By the same token, giving the much needed extra hand to the reformist group’s fight against corruption and better use of the public good. It is also a no-brainer that for an economy to grow at a sustainable rate, creating a saving economy is the only way forward. The first step to getting a saving economy would then be a partial privatisation with the aim of establishing fully fledged privatisation with strong SMEs in the future.
Finally, EPRDF is faced with myriad of political as well as economic problems it wilfully chose to ignore in the past. It looks like it has an awakening recently if the reformist group’s plan goes ahead to bring about solutions to these problems.

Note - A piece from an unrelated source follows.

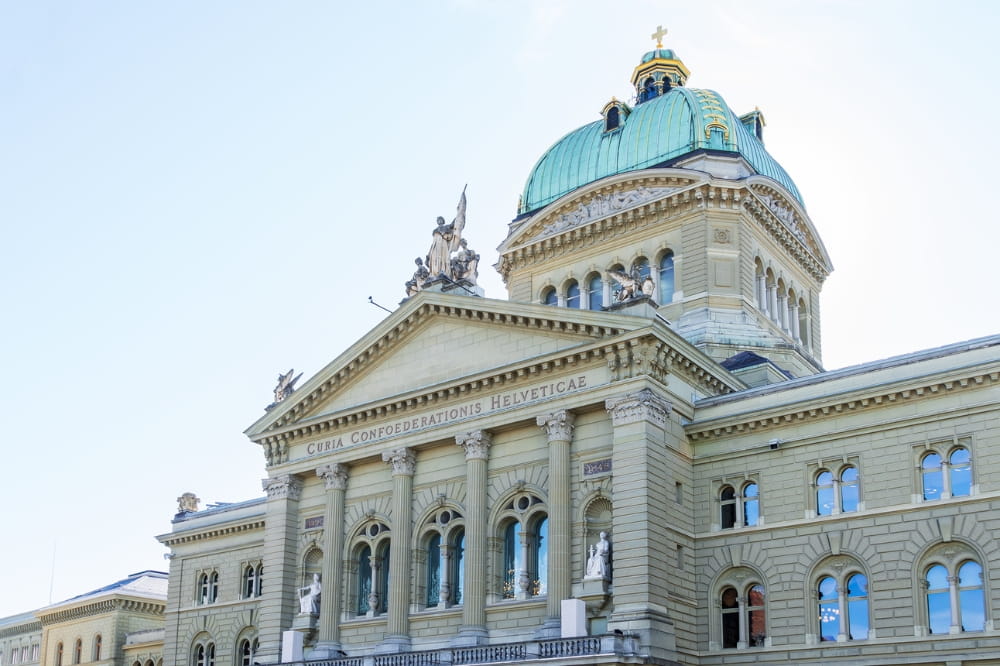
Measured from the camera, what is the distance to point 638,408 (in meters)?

For some it might sound like a choice rather than a necessity; but unfortunately, is not anymore a luxury the ruling party can afford to ignore. It is a matter of survival for the existence of EPRDF as a party and Ethiopia as a country. Saying that, there is no magic bullet that fixes the ills of the myriads of political as well as the economic problems Ethiopia has faced; but if there is a will, there is a way.
Therefore, a cocktail of political as well as economic solutions would not only alleviate the problems at hand but with the right dosages, both the politicking and the economy not only gets better but will be on course to be sustainable too.
In order to do that, the political reform should go hand in hand and in full gear with the economic reform; as the country manages to create both a political as well as an economic stakeholder society, where everyone is responsible, comfortable and at ease with each other and with the government. So that, as much as the political space is opening up the private sector is encouraged in the economy to flourish too.
This will help the country in its fight against the endemic corruption, help the government in raise the elusive foreign capital and finally liberalise the economy to establish a fully fledged democratic stake holder society where the stock market becomes a reality.